REPUBLIKA.CO.ID, PARIS -- Menteri Luar Negeri Prancis Jean-Yves Le Drian mengatakan, tidak ada cara lain untuk menyelesaikan krisis di Suriah selain melalui perundingan yang disponsori PBB. Menurutnya, perundingan PBB menjadi harapan terakhir bagi terciptanya perdamaian di Suriah.
Menurut Le Drian, hingga saat ini belum ada solusi politik yang menampakkan diri di antara pihak-pihak yang bertikai di Suriah. "Tidak ada perspektif politik, selain, dan ini merupakan harapan terakhir, pertemuan yang akan diadakan di Wina besok di bawah naungan PBB di mana pihak yang berperang akan hadir dan kita berharap sebuah agenda perdamaian dapat dipetakan," kata Le Drian pada Rabu (24/1).
Utusan Khusus PBB untuk Suriah Staffan de Mistura memang telah mengundang perwakilan pemerintah dan oposisi Suriah untuk menghadiri perundingan di Wina, Austria.
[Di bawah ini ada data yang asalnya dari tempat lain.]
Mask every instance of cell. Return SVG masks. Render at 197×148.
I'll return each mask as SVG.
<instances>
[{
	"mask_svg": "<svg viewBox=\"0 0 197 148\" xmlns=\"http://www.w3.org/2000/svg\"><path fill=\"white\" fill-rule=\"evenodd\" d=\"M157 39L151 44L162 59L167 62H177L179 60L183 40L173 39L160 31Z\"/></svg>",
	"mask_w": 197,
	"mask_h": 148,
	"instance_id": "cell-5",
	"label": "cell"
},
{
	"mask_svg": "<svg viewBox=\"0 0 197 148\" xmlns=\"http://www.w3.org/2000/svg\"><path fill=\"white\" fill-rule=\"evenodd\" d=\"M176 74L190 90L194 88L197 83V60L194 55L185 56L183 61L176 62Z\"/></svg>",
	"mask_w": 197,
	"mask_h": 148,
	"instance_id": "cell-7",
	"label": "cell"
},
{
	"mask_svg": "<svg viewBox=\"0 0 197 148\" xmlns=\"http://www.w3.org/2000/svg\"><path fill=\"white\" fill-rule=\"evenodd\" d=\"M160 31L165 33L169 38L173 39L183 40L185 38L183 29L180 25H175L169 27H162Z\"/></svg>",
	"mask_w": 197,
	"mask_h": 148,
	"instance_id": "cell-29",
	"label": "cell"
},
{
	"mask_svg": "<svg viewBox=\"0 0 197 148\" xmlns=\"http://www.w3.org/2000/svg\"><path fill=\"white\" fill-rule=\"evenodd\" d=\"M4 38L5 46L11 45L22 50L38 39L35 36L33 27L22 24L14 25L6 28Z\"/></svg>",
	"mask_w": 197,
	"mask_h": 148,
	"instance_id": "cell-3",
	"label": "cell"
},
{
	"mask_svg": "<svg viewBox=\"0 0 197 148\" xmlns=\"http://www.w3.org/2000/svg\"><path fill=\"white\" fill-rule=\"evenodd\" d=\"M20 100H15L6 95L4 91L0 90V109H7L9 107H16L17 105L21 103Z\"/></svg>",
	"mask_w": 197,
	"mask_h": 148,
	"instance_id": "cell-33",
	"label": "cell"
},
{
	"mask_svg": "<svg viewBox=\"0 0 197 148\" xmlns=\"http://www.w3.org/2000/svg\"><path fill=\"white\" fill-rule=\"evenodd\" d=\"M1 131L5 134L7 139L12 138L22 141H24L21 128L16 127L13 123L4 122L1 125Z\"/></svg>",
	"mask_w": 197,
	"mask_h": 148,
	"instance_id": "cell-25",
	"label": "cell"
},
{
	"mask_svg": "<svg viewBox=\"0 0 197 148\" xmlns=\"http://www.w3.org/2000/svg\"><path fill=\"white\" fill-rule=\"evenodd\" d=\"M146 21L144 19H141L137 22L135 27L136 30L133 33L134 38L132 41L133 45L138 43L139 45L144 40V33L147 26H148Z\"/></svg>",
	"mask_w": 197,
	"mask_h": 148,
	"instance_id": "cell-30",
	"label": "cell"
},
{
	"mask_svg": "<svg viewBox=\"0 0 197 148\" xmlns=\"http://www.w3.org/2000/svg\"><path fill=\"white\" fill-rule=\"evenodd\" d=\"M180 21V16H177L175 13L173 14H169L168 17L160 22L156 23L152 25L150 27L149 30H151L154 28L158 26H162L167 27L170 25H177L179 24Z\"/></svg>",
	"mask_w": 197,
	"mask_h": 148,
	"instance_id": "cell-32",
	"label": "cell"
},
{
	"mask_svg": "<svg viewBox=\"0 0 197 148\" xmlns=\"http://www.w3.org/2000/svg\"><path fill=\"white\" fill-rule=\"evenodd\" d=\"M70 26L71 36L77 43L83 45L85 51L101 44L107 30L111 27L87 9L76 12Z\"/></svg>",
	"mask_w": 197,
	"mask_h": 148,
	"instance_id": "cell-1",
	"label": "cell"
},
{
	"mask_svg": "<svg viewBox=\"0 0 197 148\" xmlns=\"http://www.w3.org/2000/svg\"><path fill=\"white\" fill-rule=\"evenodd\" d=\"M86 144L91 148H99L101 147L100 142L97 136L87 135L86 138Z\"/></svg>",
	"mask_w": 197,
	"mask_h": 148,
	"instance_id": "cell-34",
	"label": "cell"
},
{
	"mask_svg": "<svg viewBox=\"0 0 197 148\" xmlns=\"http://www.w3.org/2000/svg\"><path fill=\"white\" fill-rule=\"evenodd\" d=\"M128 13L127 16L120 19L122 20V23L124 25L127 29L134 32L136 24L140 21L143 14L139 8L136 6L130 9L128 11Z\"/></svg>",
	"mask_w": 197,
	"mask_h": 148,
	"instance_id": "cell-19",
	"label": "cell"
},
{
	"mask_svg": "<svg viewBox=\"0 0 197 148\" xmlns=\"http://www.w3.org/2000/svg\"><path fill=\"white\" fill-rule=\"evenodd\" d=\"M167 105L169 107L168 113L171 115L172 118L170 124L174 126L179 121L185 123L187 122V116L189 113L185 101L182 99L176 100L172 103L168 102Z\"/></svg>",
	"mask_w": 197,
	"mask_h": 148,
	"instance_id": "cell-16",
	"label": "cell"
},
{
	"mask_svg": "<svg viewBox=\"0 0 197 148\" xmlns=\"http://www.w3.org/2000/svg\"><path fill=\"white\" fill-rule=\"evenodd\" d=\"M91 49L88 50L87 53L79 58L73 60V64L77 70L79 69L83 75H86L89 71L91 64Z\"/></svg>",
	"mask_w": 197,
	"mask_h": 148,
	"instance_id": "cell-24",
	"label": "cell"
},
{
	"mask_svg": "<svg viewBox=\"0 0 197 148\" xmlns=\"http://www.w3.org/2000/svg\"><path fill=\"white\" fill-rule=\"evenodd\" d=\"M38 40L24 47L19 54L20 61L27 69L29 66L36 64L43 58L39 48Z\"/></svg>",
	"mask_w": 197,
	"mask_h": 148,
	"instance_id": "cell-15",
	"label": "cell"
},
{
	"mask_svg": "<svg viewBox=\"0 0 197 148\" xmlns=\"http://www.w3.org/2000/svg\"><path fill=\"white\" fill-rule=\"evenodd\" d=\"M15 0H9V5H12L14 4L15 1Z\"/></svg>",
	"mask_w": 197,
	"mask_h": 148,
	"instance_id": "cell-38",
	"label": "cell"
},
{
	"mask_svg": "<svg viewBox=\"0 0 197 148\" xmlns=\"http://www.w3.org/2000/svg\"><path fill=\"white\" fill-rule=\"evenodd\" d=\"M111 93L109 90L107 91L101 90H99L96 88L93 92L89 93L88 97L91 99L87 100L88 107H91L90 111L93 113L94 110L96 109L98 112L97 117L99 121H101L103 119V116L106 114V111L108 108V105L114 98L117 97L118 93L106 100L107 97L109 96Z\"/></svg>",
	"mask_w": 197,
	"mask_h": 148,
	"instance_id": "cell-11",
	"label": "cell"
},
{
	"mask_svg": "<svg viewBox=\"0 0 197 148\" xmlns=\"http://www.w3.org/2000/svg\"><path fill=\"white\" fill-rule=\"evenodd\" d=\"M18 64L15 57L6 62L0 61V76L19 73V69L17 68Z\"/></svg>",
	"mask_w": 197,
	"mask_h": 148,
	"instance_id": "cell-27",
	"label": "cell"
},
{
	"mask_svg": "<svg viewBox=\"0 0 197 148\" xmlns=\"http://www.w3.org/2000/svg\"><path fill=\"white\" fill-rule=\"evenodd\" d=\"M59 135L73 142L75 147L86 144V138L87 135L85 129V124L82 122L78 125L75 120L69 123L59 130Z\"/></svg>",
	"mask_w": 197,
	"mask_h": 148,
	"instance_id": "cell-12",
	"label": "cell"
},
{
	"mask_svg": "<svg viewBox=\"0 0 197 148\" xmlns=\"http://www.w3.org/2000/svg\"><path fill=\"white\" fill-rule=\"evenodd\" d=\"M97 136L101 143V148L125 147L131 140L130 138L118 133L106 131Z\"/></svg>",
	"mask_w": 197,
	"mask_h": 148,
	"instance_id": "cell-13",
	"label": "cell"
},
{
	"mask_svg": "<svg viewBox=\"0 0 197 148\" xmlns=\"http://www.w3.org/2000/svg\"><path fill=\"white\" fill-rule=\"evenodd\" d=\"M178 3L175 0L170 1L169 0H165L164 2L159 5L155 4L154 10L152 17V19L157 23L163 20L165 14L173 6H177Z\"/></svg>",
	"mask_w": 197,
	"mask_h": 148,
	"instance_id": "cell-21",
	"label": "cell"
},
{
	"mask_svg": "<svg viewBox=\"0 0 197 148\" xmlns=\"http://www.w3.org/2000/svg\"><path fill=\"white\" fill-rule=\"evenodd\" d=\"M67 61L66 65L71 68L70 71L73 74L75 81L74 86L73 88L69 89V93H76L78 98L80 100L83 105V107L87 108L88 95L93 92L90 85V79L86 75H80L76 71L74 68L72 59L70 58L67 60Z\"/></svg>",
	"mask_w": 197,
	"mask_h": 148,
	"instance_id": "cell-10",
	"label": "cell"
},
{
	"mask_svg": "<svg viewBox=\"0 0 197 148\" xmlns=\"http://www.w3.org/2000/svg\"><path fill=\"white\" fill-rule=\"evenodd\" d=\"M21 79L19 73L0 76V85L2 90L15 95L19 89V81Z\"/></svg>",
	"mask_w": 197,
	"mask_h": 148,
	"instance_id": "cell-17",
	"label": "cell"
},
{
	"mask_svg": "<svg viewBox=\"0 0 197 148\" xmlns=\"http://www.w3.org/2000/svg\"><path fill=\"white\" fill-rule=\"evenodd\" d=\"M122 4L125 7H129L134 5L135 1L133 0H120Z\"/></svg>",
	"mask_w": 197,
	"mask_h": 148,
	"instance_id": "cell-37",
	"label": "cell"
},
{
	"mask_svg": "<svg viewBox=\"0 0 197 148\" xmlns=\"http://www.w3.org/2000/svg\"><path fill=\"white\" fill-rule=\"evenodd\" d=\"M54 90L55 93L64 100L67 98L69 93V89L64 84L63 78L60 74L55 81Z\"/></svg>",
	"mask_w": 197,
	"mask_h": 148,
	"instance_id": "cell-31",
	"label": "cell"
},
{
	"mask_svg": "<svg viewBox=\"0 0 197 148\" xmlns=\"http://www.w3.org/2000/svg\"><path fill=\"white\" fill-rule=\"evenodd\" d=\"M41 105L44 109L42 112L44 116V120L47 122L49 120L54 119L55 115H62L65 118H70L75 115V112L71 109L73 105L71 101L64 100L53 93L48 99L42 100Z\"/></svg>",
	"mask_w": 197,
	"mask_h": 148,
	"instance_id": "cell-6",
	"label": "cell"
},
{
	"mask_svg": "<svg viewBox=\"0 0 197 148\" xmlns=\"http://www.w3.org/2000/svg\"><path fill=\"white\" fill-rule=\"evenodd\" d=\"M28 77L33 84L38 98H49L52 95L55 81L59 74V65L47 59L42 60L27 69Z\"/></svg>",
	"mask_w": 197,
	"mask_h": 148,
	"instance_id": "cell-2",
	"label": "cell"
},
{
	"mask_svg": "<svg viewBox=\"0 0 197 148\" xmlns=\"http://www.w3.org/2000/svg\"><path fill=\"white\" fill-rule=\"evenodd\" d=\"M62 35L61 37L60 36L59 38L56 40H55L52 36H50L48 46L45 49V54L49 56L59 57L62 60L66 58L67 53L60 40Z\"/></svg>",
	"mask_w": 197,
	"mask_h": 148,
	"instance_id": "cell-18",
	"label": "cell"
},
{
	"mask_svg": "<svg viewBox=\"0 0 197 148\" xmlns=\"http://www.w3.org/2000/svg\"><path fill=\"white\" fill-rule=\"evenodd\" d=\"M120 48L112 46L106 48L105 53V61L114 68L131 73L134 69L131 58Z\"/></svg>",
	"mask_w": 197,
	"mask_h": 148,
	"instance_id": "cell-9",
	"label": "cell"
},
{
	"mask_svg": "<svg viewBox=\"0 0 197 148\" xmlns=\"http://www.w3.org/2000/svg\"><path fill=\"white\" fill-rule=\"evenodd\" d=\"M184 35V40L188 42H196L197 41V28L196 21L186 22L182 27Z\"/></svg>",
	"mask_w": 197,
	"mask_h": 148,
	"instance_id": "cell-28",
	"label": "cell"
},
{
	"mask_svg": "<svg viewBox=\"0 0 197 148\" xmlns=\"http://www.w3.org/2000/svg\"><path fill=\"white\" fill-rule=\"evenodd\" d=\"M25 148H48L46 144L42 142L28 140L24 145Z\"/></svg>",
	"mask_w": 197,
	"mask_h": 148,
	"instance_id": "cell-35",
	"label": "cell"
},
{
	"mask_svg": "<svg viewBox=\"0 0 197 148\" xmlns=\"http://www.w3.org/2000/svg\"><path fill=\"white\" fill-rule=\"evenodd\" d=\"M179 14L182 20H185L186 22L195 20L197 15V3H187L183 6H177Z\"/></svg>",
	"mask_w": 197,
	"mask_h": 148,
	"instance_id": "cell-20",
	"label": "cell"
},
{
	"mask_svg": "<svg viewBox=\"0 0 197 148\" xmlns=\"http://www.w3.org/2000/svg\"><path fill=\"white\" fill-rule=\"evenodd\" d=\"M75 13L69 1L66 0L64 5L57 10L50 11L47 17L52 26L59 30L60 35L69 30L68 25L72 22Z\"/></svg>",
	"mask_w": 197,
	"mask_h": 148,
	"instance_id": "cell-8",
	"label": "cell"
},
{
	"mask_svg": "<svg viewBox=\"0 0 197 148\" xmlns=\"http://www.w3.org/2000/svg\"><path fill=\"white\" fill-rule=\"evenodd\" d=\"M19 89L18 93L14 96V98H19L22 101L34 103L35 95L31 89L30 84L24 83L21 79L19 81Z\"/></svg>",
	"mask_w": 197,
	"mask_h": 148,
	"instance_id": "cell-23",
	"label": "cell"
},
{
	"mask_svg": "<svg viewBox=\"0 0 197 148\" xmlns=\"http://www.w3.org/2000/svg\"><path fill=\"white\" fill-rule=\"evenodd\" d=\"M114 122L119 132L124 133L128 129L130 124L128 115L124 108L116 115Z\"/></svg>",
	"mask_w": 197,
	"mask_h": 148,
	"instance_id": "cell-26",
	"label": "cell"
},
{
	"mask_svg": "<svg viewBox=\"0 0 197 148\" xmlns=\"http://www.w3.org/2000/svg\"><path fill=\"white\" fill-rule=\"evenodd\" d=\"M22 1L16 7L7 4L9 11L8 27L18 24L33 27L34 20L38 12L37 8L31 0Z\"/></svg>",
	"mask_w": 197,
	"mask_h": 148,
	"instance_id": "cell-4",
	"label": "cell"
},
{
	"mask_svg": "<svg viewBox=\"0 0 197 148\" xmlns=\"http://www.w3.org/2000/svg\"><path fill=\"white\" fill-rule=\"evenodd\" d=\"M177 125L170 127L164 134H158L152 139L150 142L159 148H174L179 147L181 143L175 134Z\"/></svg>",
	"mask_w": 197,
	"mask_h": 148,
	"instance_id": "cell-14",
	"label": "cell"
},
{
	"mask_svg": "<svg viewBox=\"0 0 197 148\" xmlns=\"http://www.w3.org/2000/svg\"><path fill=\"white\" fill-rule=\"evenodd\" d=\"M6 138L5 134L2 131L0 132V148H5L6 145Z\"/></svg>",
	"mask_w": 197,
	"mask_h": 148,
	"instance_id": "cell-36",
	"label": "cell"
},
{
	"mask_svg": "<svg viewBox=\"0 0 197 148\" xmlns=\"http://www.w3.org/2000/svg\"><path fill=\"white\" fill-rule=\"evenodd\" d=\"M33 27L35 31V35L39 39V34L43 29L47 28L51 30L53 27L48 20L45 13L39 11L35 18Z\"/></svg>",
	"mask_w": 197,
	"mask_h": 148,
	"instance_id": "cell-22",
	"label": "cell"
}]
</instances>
Perundingan yang berlangsung selama dua hari yakni pada Kamis (25/1) dan Jumat (26/1) akan membahas tentang rancangan konstitusi baru Suriah.
De Mistura menyatakan, perundingan damai ini sangat penting dilakukan mengingat krisis yang tak berkesudahan di Suriah. "Ini saat yang sangat kritis," ujarnya.
Kepala perunding untuk oposisi Suriah, Nasr Hariri, mengatakan, perundingan di Wina akan menjadi ujian nyata bagi semua pihak untuk membuktikan komitmen mereka terhadap solusi politik daripada misi militer.
Baca juga, AS Kecam Bom Rusia dan Suriah yang Tewaskan Oposisi.
Pertemuan Wina terjadi beberapa hari sebelum Rusia mengadakan kongres perdamaian Suriah sendiri di Sochi. Barat dan beberapa negara Arab percaya Moskow memiliki agenda tersendiri di balik penyelenggaraan kongres tersebut.
Hariri mengatakan pihak oposisi akan memutuskan dalam dua hari ke depan apakah akan menghadiri pertemuan Sochi. Sebab menurutnya cukup riskan menghadiri kongres perdamaian yang tak disponsori PBB.
"Tempat utama untuk mencapai solusi politik, transisi politik berada dalam proses yang dipimpin oleh PBB (dalam kerangka Jenewa). Sangat berbahaya untuk masuk dalam setiap inisiatif paralel dan mengabaikan proses politik utama yang ada di PBB," kata Hariri menjelaskan.